Arte gráfica roxa aborda assédio e não violência, com ilustração de pessoas e informações institucionais.Possíveis casos de assédio moral, assédio sexual e discriminação ocorridos no âmbito do Poder Judiciário de Mato Grosso devem ser informados e são apurados por uma das Comissões de Prevenção e Enfrentamento do Assédio Moral, do Assédio Sexual e da Discriminação, que tem como premissa básica de sua atuação o acolhimento e o apoio à vítima.
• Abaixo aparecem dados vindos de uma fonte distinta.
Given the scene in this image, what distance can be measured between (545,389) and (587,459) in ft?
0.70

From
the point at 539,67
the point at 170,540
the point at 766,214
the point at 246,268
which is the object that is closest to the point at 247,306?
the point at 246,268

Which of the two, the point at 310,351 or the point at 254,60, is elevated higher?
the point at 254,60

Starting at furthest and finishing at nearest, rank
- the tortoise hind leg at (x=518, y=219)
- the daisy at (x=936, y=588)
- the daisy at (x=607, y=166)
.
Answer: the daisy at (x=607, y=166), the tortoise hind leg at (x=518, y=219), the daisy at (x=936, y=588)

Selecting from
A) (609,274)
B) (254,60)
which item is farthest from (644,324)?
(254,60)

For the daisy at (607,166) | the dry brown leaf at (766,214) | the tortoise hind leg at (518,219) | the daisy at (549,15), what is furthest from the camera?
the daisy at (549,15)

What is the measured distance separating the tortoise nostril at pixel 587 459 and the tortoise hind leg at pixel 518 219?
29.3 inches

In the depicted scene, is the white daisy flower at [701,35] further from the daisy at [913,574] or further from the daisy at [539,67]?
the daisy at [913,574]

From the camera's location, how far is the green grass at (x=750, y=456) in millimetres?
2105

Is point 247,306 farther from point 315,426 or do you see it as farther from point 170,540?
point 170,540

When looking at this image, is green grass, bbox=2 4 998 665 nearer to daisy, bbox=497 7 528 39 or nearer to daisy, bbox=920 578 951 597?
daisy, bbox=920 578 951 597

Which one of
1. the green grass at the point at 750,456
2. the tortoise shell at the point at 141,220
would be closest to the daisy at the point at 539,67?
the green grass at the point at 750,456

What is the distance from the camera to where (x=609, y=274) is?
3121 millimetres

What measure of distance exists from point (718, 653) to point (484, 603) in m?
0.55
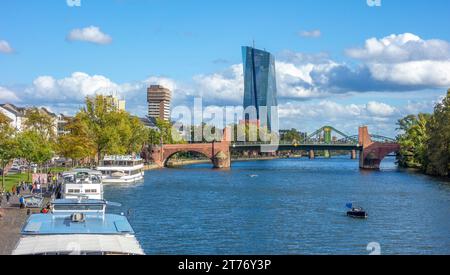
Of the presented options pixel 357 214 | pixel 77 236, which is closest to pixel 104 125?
pixel 357 214

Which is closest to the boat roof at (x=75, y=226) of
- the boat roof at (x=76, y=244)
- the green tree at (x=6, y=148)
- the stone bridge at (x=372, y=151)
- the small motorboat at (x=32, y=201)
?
the boat roof at (x=76, y=244)

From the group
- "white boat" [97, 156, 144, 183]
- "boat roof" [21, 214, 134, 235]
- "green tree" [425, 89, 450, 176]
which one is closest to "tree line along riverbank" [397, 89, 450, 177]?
"green tree" [425, 89, 450, 176]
O respeito integral à pessoa noticiante começa com o acatamento da sua vontade quanto a quaisquer encaminhamentos ou decisões. E tudo tramita de modo seguro e confidencial, por meio de escuta humanizada e ética, com o compromisso de manutenção do sigilo dos dados das vítimas e das informações por elas apresentadas. Essa conduta visa minimizar os riscos psicossociais e promover a saúde mental no trabalho.

A Instrução Normativa TJMT/PRES n. 4/2024 do TJMT, que regulamenta o processo de trabalho da Comissão de Prevenção e Enfrentamento do Assédio Moral, do Assédio Sexual e da Discriminação, garante que a escuta e o acompanhamento da pessoa que noticia caso de assédio ou discriminação observem métodos e técnicas profissionais, propiciando atenção humanizada e centrada na necessidade da pessoa noticiante, respeitando seu tempo de reflexão e decisão e fortalecendo sua integridade psíquica, autonomia e liberdade de escolha.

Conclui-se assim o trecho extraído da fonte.